I started saying it as a joke, and then two winters ago, I heard stories of Vermonters burning their furniture to heat their homes. I saw people sleeping in their cars along the highways and a photo of what I thought was a home ravaged by flood in the Midwest, which was actually a house near me, in Massachusetts, looted after it a foreclosure.
Until recently, many Americans thought they lived in a place I think of as Richland, a nation of gated communities, mortgages, McMansions, and bling, populated with items that convinced their owners they were attached to a class called ‘the wealthy’. In fact, the cheap debt acted as a tranquilizer as first manufacturing jobs and then white collar jobs were outsourced overseas to cheaper labor markets.
Under the ‘cheap debt’ subsistence living created during the time — were you putting your bills and groceries on credit cards? This is what I mean — the remnants of the previous economy, one that had a more secure basis, were quietly destroyed.

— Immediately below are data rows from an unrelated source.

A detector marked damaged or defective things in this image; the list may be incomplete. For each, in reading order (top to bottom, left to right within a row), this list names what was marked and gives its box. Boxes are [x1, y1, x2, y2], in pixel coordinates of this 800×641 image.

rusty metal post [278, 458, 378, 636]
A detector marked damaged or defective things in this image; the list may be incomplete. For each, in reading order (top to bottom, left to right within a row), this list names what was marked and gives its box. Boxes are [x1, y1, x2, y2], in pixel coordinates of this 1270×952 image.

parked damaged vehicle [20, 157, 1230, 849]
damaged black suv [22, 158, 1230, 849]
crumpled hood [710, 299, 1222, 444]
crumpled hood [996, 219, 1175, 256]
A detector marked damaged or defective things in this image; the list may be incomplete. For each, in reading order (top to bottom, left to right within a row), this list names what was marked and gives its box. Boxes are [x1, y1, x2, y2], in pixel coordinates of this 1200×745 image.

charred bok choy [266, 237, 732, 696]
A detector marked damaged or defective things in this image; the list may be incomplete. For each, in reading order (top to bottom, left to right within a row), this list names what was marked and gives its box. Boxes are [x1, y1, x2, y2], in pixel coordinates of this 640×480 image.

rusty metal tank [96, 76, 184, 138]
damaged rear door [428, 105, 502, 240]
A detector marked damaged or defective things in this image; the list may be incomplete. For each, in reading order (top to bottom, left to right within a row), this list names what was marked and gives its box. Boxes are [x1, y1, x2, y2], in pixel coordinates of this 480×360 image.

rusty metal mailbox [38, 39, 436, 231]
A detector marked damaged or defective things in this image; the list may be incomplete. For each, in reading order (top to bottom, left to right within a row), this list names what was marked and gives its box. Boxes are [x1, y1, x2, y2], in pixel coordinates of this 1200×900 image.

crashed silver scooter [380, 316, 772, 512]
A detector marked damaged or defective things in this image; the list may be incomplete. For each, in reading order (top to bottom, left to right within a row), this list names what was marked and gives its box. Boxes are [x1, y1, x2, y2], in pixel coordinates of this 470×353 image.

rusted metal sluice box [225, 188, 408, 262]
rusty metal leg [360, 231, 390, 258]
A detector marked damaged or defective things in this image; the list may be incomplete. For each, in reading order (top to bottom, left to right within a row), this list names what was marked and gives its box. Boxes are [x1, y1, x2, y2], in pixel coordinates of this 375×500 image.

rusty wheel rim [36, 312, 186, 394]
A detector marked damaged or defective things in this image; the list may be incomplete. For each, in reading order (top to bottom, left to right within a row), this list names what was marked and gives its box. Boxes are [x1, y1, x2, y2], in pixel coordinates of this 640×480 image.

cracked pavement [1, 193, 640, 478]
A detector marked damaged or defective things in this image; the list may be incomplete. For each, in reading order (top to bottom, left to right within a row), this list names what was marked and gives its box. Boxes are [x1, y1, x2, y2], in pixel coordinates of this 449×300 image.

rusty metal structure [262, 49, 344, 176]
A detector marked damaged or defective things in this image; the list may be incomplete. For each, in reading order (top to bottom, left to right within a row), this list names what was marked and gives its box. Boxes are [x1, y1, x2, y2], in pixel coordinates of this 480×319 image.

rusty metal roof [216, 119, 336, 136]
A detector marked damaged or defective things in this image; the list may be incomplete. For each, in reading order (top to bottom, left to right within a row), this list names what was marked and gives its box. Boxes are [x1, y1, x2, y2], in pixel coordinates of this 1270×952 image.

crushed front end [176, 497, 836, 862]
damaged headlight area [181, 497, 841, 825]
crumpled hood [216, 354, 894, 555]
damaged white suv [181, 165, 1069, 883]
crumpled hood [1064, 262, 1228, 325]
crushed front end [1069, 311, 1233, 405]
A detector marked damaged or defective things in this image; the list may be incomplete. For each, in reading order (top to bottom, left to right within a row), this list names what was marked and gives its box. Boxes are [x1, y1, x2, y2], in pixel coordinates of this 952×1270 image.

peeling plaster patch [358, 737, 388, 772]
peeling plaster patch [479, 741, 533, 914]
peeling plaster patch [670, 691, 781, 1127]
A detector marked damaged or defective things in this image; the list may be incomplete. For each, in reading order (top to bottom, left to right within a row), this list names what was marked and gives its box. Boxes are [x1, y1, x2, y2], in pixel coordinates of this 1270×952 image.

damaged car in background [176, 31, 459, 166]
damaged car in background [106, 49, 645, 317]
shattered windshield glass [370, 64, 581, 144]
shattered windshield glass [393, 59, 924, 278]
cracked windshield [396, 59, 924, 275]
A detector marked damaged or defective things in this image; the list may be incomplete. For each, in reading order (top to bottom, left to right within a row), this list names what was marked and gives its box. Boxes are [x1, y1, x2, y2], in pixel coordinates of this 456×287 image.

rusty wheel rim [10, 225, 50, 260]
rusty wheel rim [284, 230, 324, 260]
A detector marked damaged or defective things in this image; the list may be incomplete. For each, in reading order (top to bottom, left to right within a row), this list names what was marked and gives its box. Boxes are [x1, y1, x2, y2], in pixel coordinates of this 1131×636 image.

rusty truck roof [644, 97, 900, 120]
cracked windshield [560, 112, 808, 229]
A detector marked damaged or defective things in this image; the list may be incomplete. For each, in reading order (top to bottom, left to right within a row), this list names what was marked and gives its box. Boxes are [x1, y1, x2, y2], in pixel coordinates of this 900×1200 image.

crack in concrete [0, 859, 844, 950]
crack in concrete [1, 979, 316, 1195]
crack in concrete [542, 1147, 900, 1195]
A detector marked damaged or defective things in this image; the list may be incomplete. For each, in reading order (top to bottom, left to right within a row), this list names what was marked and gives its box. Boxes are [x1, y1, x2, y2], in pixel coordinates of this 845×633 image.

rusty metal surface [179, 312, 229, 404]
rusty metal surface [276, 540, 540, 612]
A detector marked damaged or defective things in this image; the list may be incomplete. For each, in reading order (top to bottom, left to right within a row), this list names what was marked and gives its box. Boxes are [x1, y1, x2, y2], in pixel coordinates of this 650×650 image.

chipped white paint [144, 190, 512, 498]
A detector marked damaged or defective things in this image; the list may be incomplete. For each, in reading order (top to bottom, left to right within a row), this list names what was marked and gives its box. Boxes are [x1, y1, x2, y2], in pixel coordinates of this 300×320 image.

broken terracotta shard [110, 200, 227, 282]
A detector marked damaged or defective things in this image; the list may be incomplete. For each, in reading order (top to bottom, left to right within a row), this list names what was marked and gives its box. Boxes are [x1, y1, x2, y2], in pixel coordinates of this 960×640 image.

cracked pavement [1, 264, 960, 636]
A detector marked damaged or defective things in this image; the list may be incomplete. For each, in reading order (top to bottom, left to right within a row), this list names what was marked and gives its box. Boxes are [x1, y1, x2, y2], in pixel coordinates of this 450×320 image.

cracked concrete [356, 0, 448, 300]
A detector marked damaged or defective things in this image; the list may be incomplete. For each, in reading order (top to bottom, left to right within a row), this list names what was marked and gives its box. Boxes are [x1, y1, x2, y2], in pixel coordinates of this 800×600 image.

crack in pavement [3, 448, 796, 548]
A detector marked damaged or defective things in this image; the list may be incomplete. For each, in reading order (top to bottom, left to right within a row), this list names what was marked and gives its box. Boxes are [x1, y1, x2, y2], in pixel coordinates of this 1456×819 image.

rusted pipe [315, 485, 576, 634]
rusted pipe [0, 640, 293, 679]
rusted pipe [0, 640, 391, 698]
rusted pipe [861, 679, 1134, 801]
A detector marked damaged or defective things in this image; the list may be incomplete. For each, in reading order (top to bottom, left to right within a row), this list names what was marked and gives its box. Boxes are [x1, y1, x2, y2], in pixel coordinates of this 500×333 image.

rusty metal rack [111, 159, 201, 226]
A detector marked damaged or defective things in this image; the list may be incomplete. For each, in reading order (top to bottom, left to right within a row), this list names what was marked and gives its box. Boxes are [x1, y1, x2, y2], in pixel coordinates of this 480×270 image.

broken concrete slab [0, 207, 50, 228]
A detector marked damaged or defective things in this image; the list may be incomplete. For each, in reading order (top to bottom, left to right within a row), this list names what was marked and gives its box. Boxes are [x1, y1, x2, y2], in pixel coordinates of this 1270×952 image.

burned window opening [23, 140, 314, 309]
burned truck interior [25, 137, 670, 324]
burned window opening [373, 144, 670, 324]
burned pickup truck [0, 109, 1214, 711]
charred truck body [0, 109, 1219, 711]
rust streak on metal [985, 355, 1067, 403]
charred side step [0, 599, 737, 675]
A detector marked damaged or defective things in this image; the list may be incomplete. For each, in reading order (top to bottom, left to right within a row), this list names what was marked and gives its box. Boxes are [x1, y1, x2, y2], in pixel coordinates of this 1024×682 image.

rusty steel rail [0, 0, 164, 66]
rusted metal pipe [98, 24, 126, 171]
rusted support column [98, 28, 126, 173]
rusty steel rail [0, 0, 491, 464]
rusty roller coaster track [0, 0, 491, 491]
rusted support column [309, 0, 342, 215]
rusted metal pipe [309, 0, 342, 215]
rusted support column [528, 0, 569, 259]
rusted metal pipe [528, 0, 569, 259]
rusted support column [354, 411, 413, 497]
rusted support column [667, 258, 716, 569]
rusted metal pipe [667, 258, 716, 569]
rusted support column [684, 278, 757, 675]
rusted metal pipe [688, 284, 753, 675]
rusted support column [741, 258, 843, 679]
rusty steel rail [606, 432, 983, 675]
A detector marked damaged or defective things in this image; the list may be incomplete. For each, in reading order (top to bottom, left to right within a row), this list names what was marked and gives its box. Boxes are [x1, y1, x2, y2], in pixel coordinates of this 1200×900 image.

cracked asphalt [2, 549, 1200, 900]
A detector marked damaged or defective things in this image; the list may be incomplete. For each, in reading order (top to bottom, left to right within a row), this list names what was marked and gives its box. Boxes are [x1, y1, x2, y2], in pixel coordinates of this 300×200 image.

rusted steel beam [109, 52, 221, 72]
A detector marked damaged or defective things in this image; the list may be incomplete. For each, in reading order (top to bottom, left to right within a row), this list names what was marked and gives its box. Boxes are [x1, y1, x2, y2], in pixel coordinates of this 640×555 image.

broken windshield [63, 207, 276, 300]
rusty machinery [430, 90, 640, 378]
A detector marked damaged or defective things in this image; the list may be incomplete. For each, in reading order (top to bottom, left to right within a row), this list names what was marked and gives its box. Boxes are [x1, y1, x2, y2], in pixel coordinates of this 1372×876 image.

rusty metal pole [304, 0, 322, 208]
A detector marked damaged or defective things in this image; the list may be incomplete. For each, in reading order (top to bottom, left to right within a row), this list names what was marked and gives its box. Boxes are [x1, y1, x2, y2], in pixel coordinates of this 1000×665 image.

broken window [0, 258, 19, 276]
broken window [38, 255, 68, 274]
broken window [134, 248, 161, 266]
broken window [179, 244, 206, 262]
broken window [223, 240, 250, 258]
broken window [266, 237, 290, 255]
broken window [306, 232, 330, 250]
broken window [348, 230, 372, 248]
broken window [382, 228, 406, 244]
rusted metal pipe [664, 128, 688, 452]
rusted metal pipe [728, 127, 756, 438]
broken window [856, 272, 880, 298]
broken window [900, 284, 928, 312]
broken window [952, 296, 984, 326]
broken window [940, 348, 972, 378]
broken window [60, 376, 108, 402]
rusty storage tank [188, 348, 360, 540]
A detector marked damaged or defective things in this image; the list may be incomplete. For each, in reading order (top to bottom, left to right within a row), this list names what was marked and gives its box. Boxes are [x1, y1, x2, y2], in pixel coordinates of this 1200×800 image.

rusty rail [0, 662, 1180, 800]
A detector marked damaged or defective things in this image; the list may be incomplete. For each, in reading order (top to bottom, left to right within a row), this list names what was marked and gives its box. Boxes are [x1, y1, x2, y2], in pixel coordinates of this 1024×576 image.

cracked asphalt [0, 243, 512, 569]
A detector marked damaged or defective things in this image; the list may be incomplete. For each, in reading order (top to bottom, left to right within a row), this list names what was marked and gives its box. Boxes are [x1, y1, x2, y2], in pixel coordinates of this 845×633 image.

Our transformation into a completely utilitarian society, the country as capitalist gulag, a nation of people harvested for successful performance as users of credit and useful only as long as they could purchase things, was nearly complete, and then we managed to vote out the Dear Leader (or rather, his term expired and we picked someone we thought of as different). Now we can see we’ve spent the last eight years subject to a laboratory experiment in which the richest robbed the rest of the country of its major assets via ‘financial instruments’, all while we voted on American Idol and watched televisions shows alleged to be the antics of ‘the rich’. Who would in fact never live that way.